I also wondered how it was strategically important for the creators to decide exactly where to end the second season, as we can expect multiple seasons to continue for the show. In fact, just as happened with Game of Thrones, we can expect HBO to race ahead of the game series and go into fresh narrative territory that doesn’t come from any game.

I can now see that the structure looks like it has a logical break at the beginning of the fight at the theater in Seattle. This season had only seven episodes, yet it sped through the content of the second game at an alarming pace. It shortened long firefights and focused on the drama between characters like Joel and Ellie and Ellie and Dina and Ellie and Jesse. That made some people think it was too boring, with not enough action. But this game was never about the zombies. It was about interaction between people.

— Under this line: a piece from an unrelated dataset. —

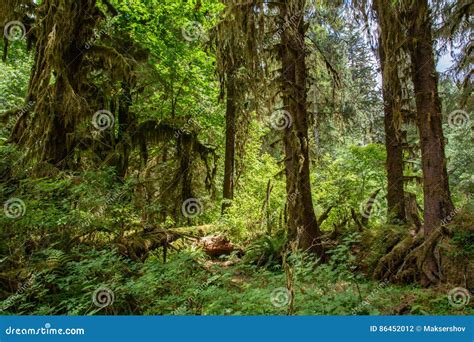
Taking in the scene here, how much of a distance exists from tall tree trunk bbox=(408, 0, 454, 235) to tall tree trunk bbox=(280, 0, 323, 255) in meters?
2.29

There were some unforgettable moments like the confrontation between Ellie and Nora, where we see that Ellie has changed in a way that there is no turning back. I was surprised at first they skipped the huge boss fight and kept Nora in as a dramatic moment. But the showrunner is showing his bias: show more humans, not more zombies. I thought the actor that played Jesse, a rare Asian American character who was like a Marlboro Man of the West, lived up to the game’s character.
The disappearance of beloved characters was meant to tell us that life is short in the dangerous world. And yet by ending it at episode seven in the theater scene, the creators reversed that message by making it the climax of the entire season. Indeed, in the second game, there wasn’t really a natural stopping point midway through the events.

I look forward to Abby’s story in the coming third season, and I could expect the final clash of characters to provide fodder for even a fourth season. But if there’s anything I fear most, it is that this show will be over before I know it. So my request to the showrunner is to slow it down, capture more of the events of the games, and give us more. Don’t rush through this and find that you have to invent a whole new story like the showrunners did in Game of Thrones. I guess this series of games and shows has taught me to fear endings.
Should you play the games? Should you watch both seasons. Of course. They had me at the beginning.